▶ **Texto fuente**

◆ ◆ ◆ ◆ ◆ ◆ ◆

La La Land, el tercer largometraje bajo la
batuta de Damien Chazelle posterior a su multi-premiado drama independiente Whiplash (2014), llega a la cartelera
local arrastrando una magnánima reputación que cualquiera fácilmente señalaría
como potencial cola para ser pisada. Ante el impresionante número de galardones
y alabanzas cosechadas a varios meses previos de su estreno, se pensaría que la
película tiene unos zapatos bastante grandes que llenar. Y juzgando muchas
reacciones cercanas, parece que ha cumplido. Sin embargo, me temo que esta será
una de esas ocasiones en que me toca ser moro entre los cristianos.
¿Por qué no disfruté La
La Land? Elementos no le faltaban para ser apetitosa a mi perfil de
espectador. En primera instancia, es un musical, género que me encuentro
siempre listo a defender. Es, al mismo tiempo, una historia de amor en Los
Ángeles pero abocada a las tribulaciones de sobrevivir en la despiadada Meca
del entretenimiento; temática por la que confieso particular debilidad. Por si
fuera poco, pretende la hazaña de usar el musical clásico como punto de
convergencia entre el cinismo posmoderno de dicha meca en la actualidad con
aquella extinta clase de glamour tradicional e inocencia ensoñadora de la cual
la misma hizo gala hasta la década de los 50´s. No por nada sus primeros minutos
presumen haberse realizado en Cinemascope y nos deleitan con una elaborada toma
en movimiento continuo, donde decenas de angelinos varados por el tráfico de
una autopista salen de sus vehículos para participar en una coreografía por la
que Stanley Donen hubiese vendido su alma.

◆ ◆ ◆ ◆ ◆ ◆ ◆

▶ **Problema breve a**
Responde a partir de la reseña sobre La La Land:
(i) ¿Qué número ocupa La La Land entre los largometrajes dirigidos por Damien Chazelle?
(ii) ¿En qué ciudad transcurre la historia de amor de la película?
(iii) ¿En qué formato dicen haberse realizado los primeros minutos de la película?

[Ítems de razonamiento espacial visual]
◆ ◆ ◆ ◆ ◆ ◆ ◆

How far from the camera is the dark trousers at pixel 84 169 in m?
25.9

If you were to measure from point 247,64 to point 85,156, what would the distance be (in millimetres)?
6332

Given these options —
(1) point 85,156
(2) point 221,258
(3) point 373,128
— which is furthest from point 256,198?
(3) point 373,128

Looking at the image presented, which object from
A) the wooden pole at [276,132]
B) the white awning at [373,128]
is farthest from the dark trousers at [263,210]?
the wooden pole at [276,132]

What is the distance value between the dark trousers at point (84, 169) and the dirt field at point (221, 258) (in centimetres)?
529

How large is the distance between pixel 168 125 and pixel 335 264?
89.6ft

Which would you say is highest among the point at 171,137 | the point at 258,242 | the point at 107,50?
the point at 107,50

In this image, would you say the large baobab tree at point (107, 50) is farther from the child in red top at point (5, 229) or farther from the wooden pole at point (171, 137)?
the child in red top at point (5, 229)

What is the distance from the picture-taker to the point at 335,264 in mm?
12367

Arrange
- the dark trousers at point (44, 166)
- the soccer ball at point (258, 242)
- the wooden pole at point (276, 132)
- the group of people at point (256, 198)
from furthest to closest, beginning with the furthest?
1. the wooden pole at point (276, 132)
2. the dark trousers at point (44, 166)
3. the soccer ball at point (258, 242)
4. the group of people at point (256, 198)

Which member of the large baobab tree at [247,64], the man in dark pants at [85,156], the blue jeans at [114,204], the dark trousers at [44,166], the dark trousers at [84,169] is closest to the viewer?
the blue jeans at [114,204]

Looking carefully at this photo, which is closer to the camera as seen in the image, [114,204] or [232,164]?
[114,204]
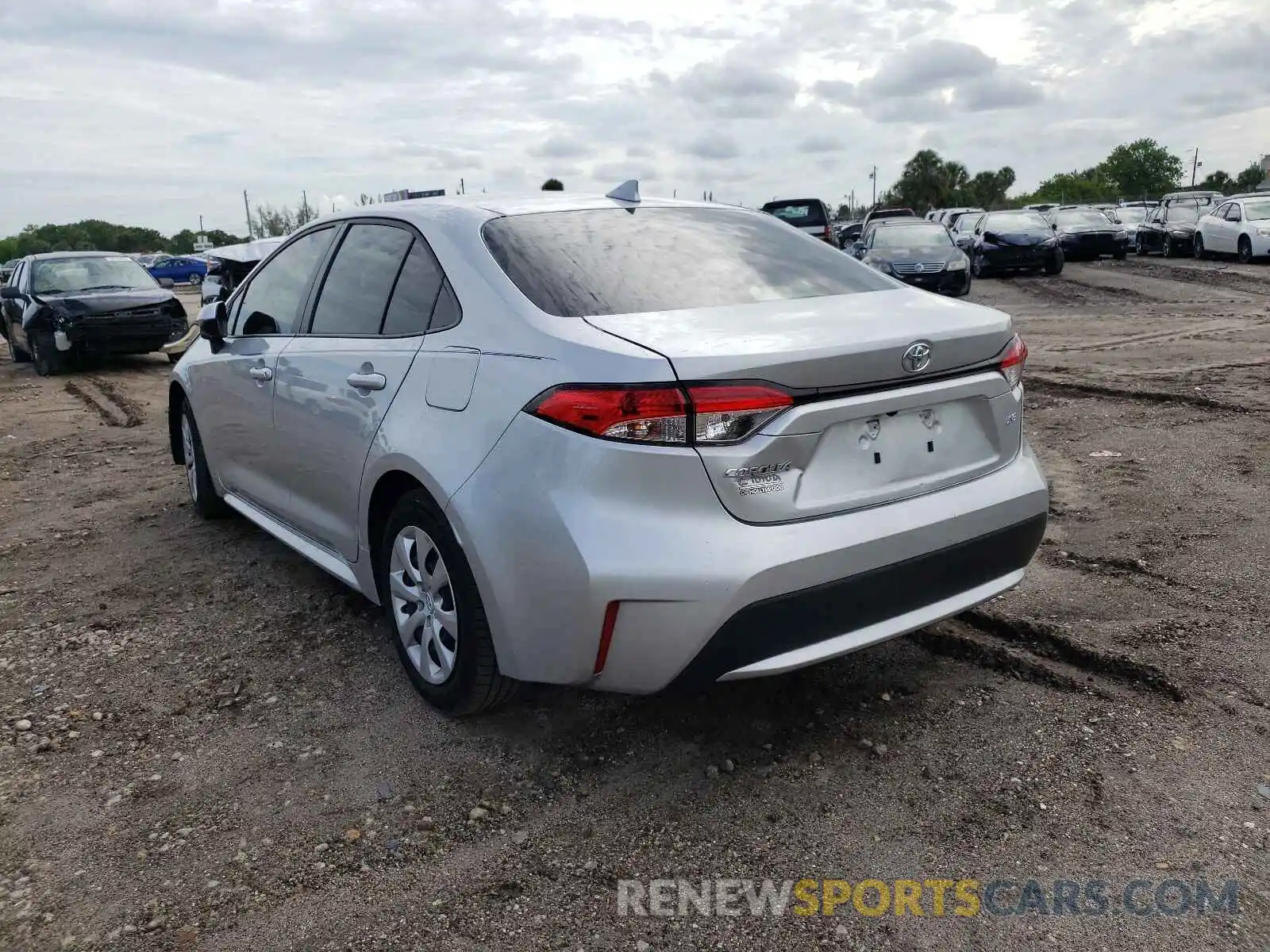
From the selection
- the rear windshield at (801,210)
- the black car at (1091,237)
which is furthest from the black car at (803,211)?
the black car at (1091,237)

◆ ◆ ◆ ◆ ◆ ◆ ◆

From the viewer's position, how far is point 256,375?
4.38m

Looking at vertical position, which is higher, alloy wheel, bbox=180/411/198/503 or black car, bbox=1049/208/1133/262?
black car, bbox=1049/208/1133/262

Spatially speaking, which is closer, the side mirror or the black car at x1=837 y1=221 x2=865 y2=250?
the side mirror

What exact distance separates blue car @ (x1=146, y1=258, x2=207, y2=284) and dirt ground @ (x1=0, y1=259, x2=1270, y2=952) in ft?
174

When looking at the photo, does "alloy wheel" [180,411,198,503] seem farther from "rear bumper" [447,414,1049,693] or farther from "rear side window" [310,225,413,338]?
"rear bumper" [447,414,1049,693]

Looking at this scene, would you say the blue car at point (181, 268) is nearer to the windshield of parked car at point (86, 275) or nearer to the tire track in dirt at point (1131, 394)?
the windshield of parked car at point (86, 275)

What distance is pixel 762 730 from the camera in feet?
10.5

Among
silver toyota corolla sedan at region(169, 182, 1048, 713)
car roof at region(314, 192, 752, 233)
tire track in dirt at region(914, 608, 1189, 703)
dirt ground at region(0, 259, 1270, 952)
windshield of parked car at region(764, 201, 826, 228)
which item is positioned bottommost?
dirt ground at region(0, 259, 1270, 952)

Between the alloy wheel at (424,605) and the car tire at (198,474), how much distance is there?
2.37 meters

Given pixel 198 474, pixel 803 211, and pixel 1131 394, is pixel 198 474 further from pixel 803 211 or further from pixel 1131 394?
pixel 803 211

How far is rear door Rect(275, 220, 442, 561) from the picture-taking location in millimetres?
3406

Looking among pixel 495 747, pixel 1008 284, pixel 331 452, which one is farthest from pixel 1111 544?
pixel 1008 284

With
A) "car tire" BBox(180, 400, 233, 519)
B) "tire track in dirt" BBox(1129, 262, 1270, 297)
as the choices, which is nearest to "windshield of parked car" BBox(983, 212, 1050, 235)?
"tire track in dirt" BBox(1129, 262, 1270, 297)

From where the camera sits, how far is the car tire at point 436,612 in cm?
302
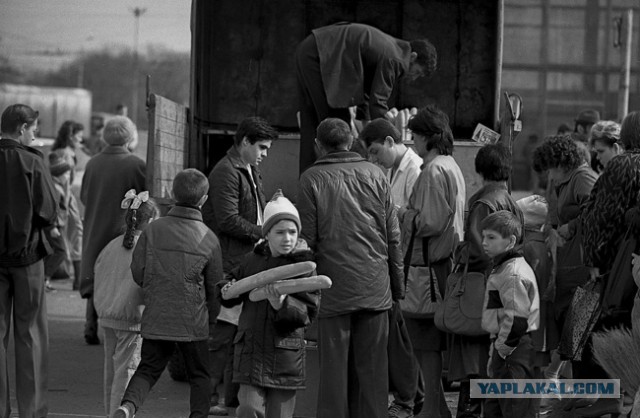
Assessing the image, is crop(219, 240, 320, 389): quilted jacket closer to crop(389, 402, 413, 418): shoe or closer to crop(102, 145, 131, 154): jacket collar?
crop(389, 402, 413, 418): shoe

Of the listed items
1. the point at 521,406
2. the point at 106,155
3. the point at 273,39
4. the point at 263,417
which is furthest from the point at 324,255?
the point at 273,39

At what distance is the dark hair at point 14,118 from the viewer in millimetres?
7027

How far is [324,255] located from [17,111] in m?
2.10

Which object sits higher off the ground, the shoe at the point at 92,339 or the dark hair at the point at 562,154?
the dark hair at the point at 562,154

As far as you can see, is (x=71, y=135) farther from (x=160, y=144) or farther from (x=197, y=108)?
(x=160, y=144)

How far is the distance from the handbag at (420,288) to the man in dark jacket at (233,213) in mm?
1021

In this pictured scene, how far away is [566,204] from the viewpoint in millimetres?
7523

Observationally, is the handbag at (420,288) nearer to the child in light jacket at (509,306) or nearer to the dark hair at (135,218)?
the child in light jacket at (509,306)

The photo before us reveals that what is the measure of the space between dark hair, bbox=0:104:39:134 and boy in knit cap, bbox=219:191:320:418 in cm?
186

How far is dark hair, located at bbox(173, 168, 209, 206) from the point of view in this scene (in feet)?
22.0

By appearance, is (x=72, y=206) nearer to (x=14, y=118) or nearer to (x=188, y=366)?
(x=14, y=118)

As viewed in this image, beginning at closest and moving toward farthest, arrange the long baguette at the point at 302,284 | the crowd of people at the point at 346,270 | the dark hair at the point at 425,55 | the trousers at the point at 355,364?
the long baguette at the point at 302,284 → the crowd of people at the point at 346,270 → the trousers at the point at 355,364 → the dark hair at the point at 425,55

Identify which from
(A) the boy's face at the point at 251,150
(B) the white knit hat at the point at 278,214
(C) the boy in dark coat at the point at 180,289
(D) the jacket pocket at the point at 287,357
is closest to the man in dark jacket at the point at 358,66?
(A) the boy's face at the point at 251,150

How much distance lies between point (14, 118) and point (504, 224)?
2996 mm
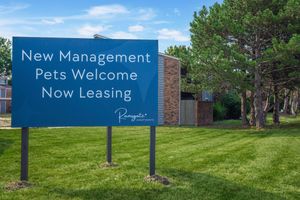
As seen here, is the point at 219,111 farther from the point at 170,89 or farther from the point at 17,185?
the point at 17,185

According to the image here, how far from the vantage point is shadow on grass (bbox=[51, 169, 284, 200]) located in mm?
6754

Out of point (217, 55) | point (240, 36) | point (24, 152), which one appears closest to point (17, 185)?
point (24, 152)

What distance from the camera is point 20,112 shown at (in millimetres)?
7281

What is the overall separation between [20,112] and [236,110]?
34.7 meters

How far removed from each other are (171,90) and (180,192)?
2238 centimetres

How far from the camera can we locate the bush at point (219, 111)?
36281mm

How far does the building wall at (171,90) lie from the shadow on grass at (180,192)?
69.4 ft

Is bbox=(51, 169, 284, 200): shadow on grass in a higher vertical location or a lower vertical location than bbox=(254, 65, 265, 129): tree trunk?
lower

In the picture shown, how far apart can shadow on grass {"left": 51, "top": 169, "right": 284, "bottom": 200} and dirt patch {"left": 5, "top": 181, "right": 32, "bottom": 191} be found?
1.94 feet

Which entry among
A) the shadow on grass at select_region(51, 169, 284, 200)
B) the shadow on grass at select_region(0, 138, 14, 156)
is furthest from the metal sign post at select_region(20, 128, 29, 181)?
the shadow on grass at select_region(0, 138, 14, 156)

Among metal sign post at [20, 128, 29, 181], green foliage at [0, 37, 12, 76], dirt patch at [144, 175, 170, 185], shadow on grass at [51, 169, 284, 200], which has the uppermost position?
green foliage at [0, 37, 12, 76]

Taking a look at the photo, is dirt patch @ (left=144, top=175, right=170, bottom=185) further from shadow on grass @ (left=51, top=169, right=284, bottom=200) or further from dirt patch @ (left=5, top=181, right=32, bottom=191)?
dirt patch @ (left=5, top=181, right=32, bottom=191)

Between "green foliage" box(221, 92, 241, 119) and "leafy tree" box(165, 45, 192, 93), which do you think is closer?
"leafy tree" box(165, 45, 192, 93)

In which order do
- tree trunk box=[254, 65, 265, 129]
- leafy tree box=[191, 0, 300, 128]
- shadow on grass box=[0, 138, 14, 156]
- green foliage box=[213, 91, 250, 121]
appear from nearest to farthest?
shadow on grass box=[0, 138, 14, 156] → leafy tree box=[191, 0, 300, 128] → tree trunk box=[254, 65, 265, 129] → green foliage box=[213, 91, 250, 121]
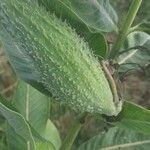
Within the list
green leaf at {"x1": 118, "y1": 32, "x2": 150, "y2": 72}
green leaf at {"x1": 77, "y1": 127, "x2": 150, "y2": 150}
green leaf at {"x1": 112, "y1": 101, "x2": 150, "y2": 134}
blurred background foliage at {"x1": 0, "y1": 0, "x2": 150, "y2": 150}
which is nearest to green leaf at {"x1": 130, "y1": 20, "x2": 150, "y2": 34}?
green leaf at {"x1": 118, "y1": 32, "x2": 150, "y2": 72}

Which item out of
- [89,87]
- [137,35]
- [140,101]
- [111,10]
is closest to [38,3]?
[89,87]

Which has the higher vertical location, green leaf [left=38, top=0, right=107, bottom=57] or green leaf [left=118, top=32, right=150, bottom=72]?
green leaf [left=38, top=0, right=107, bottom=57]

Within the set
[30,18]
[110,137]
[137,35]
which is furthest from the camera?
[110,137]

◆ ◆ ◆ ◆ ◆ ◆ ◆

▶ **Problema breve b**
Indica todas las líneas de los registros que contienen la palabra "bumper".

▶ **Respuesta completa a**
(i) Es el tercero.
(ii) En Los Ángeles.
(iii) En Cinemascope.

▶ **Respuesta completa b**
When looking at the photo, does "alloy wheel" [180,411,198,503] seem farther from "rear bumper" [447,414,1049,693] or farther from "rear side window" [310,225,413,338]?
"rear bumper" [447,414,1049,693]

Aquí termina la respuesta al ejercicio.